Job:
Copy the records below word for word, starting at the line that contains "What is the span of" and ending with the line that contains "5056 centimetres".

Records shown:
<<<<

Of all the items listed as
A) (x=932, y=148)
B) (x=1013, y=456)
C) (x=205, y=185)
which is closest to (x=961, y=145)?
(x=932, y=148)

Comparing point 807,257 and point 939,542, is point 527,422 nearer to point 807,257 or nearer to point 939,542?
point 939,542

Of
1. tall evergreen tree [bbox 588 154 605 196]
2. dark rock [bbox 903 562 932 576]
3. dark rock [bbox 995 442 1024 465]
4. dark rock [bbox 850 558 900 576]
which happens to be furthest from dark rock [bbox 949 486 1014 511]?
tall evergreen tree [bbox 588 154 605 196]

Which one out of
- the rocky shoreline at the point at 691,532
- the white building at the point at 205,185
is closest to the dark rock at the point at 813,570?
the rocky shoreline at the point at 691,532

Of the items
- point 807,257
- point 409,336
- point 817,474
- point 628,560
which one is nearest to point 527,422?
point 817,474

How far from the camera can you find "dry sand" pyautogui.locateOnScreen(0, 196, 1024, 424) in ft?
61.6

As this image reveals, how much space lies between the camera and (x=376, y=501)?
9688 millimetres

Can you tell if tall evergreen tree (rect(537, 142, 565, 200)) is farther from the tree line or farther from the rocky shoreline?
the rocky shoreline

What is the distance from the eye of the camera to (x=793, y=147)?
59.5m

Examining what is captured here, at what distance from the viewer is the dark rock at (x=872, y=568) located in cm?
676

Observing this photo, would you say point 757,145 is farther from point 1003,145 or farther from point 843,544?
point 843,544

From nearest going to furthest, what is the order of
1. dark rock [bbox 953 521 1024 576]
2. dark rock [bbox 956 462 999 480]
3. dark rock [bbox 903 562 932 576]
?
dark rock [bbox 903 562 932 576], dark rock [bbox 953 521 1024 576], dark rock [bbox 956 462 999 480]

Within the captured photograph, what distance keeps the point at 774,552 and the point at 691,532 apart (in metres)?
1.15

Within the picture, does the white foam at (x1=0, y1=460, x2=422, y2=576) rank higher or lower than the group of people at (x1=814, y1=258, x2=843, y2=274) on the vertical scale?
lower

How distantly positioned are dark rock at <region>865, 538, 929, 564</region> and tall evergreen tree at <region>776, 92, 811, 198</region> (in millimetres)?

>>>>
<<<<

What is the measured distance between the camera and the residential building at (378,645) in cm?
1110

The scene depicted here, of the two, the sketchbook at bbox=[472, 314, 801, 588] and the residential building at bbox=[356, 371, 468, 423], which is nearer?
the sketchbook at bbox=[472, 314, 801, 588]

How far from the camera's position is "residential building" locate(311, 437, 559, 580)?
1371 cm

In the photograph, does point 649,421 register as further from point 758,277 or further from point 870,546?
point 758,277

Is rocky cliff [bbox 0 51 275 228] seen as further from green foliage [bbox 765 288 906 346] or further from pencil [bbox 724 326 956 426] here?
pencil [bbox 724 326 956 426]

>>>>
<<<<

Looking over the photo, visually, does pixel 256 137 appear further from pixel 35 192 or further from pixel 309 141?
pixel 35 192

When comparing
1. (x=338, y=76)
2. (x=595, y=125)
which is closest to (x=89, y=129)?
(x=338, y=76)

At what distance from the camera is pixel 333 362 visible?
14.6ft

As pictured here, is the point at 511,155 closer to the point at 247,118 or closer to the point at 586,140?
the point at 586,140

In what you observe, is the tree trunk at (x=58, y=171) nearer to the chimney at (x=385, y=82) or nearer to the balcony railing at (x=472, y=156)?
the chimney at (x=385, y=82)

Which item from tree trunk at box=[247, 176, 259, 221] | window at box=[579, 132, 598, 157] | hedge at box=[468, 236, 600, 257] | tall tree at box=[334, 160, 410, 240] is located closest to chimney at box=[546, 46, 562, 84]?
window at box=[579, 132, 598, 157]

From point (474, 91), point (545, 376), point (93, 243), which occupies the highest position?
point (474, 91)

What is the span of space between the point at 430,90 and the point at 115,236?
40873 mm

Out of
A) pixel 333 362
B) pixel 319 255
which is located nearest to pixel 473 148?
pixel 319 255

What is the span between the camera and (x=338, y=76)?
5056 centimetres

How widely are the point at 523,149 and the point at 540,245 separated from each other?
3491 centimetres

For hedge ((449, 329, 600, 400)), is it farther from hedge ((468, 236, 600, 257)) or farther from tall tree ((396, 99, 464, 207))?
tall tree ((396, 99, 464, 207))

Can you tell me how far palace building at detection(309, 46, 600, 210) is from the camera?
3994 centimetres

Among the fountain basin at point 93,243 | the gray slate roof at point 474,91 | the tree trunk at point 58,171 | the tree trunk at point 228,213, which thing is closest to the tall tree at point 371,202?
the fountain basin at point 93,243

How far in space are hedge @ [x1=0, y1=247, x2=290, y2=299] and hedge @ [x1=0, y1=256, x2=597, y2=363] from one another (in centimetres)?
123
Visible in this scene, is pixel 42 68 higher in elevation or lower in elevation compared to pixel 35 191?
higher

>>>>

Response to the task:
What is the span of space between the point at 430,90 and the point at 115,236?
40873 mm

Out of
A) pixel 333 362
B) pixel 319 255
which is located nearest to pixel 473 148?
pixel 319 255

What is the span between the camera and (x=338, y=76)?
5056 centimetres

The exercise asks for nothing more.